SOURCE DATA

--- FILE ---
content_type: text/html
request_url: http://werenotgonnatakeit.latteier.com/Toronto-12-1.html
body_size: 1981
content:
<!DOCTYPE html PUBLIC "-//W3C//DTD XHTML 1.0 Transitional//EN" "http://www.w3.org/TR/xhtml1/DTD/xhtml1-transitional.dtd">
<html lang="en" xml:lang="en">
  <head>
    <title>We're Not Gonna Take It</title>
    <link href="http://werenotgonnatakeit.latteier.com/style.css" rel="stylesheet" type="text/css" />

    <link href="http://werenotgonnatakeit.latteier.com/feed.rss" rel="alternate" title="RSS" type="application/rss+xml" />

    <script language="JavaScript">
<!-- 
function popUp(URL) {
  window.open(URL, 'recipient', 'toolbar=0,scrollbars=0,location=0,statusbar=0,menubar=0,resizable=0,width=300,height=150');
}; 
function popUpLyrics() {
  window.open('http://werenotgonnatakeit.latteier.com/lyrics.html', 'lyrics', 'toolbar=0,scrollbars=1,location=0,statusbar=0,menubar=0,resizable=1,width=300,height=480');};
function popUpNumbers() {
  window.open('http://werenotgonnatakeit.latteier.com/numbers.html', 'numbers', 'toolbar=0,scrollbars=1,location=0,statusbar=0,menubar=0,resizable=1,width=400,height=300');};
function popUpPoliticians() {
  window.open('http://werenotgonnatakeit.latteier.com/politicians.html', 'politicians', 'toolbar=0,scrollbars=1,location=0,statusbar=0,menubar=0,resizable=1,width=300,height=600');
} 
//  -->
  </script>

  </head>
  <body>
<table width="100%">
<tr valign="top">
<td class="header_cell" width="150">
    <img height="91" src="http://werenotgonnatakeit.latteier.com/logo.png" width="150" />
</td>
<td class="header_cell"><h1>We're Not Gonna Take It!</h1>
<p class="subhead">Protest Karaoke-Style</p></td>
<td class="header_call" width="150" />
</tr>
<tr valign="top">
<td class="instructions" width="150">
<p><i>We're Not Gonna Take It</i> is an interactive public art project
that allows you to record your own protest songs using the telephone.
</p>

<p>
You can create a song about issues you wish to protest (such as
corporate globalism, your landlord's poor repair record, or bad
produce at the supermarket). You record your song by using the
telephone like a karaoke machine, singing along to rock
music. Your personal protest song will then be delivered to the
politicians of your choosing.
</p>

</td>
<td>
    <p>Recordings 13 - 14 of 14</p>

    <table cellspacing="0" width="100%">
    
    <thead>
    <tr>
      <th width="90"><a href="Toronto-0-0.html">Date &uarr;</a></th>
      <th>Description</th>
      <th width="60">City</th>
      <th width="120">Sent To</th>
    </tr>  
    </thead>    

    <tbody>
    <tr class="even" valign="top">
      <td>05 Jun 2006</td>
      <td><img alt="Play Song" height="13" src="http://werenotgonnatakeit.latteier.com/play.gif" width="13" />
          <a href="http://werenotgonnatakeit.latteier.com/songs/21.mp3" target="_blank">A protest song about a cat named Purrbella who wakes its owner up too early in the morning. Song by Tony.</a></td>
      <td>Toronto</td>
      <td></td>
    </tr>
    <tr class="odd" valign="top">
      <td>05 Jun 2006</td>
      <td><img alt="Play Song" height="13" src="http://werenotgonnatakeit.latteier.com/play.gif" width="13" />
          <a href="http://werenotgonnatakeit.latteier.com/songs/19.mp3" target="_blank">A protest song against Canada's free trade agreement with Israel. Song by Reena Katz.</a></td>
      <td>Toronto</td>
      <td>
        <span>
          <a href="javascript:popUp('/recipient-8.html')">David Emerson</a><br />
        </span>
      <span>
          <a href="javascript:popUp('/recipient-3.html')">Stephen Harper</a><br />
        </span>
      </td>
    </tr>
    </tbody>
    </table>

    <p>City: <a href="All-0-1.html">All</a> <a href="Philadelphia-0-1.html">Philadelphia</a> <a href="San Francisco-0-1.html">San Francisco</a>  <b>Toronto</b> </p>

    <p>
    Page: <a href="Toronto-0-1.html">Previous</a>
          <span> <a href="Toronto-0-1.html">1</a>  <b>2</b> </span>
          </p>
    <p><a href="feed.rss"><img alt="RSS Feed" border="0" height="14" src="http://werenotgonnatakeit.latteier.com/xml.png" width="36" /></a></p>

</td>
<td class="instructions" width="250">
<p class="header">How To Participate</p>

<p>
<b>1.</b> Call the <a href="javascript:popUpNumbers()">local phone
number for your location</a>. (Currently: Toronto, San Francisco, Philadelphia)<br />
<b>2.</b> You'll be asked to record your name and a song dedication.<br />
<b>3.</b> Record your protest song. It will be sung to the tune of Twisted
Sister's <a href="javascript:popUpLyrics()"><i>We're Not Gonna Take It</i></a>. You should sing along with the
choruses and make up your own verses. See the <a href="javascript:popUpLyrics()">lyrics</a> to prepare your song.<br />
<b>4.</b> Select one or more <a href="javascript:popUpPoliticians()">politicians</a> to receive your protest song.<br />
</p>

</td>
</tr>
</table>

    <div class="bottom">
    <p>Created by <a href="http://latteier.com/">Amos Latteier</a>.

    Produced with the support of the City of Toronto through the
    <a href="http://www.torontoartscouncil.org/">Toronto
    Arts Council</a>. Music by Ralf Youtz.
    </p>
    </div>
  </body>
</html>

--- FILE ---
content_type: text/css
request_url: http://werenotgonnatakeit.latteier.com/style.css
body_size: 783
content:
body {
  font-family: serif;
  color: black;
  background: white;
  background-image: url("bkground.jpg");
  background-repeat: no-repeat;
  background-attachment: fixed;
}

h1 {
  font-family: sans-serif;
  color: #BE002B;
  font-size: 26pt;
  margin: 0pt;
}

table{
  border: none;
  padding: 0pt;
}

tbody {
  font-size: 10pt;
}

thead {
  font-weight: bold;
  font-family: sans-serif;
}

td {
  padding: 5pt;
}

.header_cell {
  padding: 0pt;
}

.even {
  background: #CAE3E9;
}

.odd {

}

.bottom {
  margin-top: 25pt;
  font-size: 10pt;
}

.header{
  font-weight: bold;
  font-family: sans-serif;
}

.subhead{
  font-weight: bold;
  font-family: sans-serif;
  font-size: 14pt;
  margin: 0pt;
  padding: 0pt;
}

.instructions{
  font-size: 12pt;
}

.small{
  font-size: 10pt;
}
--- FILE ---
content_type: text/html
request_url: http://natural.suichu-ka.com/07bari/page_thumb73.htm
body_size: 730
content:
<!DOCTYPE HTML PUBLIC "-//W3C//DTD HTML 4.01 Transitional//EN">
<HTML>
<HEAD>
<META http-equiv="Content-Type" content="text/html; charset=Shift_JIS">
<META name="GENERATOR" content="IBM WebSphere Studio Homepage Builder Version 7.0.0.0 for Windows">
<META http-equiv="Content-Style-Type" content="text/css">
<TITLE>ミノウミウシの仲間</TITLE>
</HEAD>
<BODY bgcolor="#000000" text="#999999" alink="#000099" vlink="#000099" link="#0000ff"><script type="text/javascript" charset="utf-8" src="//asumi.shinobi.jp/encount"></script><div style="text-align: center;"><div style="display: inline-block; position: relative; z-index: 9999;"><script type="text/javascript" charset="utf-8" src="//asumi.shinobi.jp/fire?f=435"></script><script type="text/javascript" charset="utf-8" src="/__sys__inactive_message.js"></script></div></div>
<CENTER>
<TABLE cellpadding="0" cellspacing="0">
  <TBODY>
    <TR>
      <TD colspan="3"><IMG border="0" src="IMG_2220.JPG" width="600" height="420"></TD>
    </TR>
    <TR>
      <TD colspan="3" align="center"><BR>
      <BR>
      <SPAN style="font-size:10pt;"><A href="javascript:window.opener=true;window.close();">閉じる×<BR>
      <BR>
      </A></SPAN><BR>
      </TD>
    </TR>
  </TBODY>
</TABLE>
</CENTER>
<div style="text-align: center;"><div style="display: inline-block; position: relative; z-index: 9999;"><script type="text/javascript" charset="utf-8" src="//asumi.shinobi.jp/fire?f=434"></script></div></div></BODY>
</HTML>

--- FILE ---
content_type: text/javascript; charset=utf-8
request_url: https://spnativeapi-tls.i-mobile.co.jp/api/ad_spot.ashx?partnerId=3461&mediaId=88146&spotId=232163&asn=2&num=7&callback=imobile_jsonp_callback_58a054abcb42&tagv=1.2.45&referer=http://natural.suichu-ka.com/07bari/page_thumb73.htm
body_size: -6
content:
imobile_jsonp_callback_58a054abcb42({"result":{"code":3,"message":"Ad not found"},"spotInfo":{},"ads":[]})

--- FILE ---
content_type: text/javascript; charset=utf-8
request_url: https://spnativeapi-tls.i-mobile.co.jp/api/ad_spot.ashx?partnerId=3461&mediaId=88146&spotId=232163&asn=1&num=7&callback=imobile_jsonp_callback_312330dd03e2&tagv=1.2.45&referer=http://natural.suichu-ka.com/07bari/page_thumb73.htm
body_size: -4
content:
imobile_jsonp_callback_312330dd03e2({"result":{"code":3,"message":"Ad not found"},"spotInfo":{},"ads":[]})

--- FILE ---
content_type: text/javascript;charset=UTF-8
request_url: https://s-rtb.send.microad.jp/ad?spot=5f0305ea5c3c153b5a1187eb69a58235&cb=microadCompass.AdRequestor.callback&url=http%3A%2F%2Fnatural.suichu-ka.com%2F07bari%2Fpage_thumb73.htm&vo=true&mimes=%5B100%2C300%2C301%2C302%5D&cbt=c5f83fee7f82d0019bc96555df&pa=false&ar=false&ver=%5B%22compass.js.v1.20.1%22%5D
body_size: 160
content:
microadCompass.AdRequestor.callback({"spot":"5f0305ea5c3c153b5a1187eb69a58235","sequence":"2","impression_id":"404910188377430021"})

WHAT IS EXPECTED
Among the lines of the data, find every one that holds "spnativeapi" and copy it.

RESULT OF THIS TASK
request_url: https://spnativeapi-tls.i-mobile.co.jp/api/ad_spot.ashx?partnerId=3461&mediaId=88146&spotId=232163&asn=2&num=7&callback=imobile_jsonp_callback_58a054abcb42&tagv=1.2.45&referer=http://natural.suichu-ka.com/07bari/page_thumb73.htm
request_url: https://spnativeapi-tls.i-mobile.co.jp/api/ad_spot.ashx?partnerId=3461&mediaId=88146&spotId=232163&asn=1&num=7&callback=imobile_jsonp_callback_312330dd03e2&tagv=1.2.45&referer=http://natural.suichu-ka.com/07bari/page_thumb73.htm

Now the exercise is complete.